**Exercise brief**
Please write out everything from the start of the listing down to and including the line containing "0.51 metres" as a numbered list, leaving out blank lines.

A block of data
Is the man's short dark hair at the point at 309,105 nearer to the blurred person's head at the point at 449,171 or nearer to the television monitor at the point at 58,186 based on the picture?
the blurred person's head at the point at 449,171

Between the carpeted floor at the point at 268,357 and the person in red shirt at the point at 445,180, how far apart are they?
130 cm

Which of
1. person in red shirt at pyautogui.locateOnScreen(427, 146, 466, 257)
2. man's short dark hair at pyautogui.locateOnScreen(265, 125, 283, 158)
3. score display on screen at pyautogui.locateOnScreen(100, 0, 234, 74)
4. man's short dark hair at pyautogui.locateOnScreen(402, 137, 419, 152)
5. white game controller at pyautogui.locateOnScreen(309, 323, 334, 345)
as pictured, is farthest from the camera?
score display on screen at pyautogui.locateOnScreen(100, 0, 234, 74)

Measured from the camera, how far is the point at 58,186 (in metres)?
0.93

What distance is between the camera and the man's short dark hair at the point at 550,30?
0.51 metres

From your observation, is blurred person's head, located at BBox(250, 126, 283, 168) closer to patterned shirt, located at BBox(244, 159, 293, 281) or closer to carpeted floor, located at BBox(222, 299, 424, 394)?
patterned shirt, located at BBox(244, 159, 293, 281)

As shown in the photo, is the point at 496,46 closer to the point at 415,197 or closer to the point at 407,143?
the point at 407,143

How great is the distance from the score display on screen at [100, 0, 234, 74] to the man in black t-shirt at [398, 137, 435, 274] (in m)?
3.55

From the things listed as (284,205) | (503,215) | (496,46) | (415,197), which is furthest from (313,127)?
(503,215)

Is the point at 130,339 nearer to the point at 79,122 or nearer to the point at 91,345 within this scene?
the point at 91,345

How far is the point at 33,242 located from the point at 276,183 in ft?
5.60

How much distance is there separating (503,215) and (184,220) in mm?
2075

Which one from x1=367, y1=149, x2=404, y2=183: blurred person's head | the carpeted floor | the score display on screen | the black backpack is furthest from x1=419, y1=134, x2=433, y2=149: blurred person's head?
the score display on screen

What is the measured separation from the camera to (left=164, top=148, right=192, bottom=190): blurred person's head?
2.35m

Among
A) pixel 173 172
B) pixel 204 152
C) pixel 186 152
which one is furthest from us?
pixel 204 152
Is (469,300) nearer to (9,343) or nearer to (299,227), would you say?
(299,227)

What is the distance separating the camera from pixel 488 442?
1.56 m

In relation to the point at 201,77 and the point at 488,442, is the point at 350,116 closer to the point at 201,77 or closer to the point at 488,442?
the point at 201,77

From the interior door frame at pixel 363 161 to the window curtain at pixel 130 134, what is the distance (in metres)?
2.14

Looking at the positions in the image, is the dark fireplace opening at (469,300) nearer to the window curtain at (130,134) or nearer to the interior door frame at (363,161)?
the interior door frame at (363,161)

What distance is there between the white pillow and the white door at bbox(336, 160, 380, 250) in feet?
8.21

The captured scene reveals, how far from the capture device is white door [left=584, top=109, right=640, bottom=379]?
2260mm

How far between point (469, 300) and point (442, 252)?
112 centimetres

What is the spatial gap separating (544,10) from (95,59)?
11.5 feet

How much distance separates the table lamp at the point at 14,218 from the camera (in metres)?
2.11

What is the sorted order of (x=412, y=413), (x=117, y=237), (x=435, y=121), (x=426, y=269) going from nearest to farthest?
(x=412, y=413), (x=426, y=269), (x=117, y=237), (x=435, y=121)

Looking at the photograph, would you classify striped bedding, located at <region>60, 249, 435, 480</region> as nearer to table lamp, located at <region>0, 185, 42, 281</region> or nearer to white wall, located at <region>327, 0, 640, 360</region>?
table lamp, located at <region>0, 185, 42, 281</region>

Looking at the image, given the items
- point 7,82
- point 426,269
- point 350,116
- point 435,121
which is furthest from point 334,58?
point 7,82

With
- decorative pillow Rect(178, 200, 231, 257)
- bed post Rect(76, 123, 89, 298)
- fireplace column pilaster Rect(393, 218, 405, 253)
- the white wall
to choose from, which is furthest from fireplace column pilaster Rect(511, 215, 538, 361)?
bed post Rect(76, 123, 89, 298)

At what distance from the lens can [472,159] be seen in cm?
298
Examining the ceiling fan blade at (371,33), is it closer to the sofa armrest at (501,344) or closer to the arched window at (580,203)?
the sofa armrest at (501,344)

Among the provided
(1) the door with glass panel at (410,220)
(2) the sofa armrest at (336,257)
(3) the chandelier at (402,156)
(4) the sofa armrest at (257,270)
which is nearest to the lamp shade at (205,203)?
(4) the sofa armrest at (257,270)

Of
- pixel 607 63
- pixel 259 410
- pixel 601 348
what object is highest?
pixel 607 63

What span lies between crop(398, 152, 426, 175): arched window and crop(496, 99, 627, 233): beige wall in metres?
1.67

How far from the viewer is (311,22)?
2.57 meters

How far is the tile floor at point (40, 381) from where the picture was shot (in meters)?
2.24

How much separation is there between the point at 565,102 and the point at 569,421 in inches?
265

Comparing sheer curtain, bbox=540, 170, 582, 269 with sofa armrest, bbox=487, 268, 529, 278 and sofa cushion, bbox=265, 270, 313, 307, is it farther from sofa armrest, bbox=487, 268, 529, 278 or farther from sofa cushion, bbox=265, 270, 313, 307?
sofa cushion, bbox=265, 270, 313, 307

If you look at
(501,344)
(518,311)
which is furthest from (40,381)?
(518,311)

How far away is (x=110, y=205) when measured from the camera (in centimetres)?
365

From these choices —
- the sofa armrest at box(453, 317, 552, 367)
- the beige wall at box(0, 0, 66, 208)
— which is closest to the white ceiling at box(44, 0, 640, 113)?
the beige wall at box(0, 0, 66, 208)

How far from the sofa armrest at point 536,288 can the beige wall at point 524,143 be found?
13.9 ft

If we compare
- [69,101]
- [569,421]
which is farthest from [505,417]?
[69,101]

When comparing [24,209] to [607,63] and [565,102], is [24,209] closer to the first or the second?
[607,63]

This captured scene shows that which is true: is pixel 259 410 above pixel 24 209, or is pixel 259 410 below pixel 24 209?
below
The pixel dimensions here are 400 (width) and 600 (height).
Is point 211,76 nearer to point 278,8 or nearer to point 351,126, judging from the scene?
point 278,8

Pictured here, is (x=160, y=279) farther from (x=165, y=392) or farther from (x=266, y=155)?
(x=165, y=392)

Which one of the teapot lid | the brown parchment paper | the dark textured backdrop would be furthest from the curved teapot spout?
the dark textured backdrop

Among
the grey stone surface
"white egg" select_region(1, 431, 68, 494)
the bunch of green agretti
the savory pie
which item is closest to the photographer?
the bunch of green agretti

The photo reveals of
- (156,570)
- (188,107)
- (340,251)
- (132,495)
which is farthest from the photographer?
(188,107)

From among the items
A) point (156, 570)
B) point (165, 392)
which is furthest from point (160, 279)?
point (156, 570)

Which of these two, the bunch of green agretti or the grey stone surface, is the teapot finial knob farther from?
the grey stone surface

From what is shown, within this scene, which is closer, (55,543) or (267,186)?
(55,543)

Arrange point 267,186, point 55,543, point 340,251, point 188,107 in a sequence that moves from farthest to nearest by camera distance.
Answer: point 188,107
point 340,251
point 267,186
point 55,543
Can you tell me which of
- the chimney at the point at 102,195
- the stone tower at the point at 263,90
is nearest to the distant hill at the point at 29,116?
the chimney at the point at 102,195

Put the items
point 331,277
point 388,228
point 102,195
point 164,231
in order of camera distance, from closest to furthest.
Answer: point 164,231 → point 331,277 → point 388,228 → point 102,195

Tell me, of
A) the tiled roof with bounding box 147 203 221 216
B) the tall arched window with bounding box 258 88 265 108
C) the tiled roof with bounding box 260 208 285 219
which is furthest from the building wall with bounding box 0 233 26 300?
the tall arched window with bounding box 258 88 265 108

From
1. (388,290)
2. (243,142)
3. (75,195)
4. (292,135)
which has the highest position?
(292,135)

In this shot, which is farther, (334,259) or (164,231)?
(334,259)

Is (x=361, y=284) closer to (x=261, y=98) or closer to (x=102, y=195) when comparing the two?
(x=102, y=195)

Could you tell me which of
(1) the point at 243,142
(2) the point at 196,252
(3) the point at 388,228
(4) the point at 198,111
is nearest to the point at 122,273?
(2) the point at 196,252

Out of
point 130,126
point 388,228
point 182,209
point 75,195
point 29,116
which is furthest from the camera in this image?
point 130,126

**Solution below**
1. Is the man's short dark hair at the point at 309,105 nearer to the blurred person's head at the point at 449,171 or nearer to the television monitor at the point at 58,186 based on the picture?
2. the blurred person's head at the point at 449,171
3. Between the carpeted floor at the point at 268,357 and the person in red shirt at the point at 445,180, how far apart are they?
4. 130 cm
5. Which of
6. 1. person in red shirt at pyautogui.locateOnScreen(427, 146, 466, 257)
7. 2. man's short dark hair at pyautogui.locateOnScreen(265, 125, 283, 158)
8. 3. score display on screen at pyautogui.locateOnScreen(100, 0, 234, 74)
9. 4. man's short dark hair at pyautogui.locateOnScreen(402, 137, 419, 152)
10. 5. white game controller at pyautogui.locateOnScreen(309, 323, 334, 345)
11. as pictured, is farthest from the camera?
12. score display on screen at pyautogui.locateOnScreen(100, 0, 234, 74)
13. Measured from the camera, how far is the point at 58,186 (in metres)?
14. 0.93
15. What distance is between the camera and the man's short dark hair at the point at 550,30?
16. 0.51 metres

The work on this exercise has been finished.